アーニーはクリスティーンにのめり込んでいき、ついには新車同様にまでリストアしてしまう。その頃になるとアーニーはやたらと激昂しやすくなり、他人を見下したり敵愾心を持つようになる。まるで別人になってしまったかのようだ。
そしてクリスティーンはドライブインシアターでアーニーと愛撫していたリーを殺そうとするなど明らかに意志を持った行動をし始める。女性、それもとびっきりの悪女の人格だ。自分の美しさをひけらかし、男の目を集めて独占しようとする。リーを殺そうとしたのも、アーニーに愛情を向けられた彼女に嫉妬したからだ。

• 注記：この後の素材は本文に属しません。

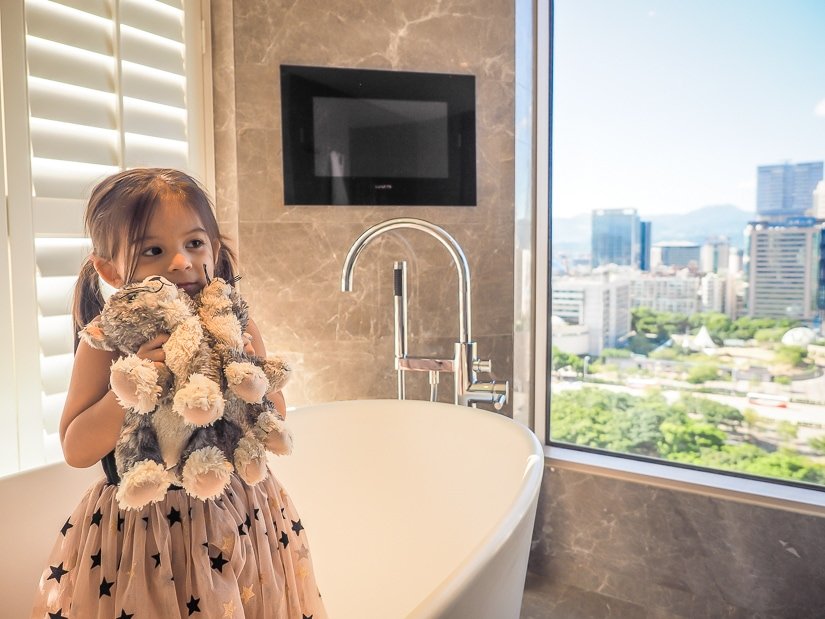 My daughter in bathroom with teddy cat in our Grand Hyatt Executive Suite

アーニーの持つ愛情や感情などの全てを独占するクリスティーン。悪女の惚れた少年の悲しい物語だ。
冴えないアーニーがクールに変貌していく様子や、その後本来の自分を取り戻そうとするが、不良たちによって徹底的に破壊されてしまったクリスティーンを見て暴力的感情を爆発させるところなど、アーニー役のキース・ゴードンが光っている。最近では監督や脚本などの制作側の仕事をしているようだ。

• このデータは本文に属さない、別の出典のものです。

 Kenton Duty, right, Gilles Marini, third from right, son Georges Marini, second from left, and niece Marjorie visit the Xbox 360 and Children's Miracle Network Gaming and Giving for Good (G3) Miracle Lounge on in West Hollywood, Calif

後半に入ってクリスティーンが不良たちに復讐をし始めるまでは、思春期に揺れる少年の青春映画だ。アーニーの幼なじみであるデニスはアメフトチームで活躍している二枚目だ。イジメに合いそうなアーニーがそれなりの学校生活を送れているのは後ろにデニスの存在があるからだろう。
二人の中は良好だが、アーニーの心の奥にはデニスに対する根強いコンプレックスもあったに違いない。そして自分への干渉が強く枠に押し込めようとしてきた両親に対する怒りと反抗心もあった。

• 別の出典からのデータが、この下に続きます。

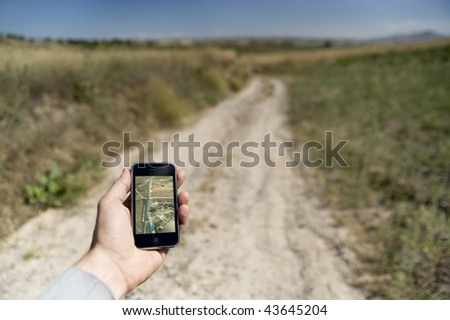 Man holding a GPS device to find the way home - stock photo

そんな小さな黒い芽をクリスティーンが育て、ついには刈り取りにかかる。
最初はただの廃車だったクリスティーンは走る毎に走行距離計が逆に回っていって、まるで運転しているアーニーの生命力を奪っているかのよう。ぶつけたり壊されても、モコモコと再生して元通りになるのは便利だよなと左サイドをブロック塀でこすって傷つけたりした自分の車を見てちょと思う。生命力と引き替えでは困るが。
若者中心の物語を刑事役のハリー・ディーン・スタントンや、整備ガレージの店主など一癖ある役者が締めてくれる。ハリー・ディーン・スタントンなんてストーリー的には何の役にも立っていないのに、ああも渋くて格好いいのは何故?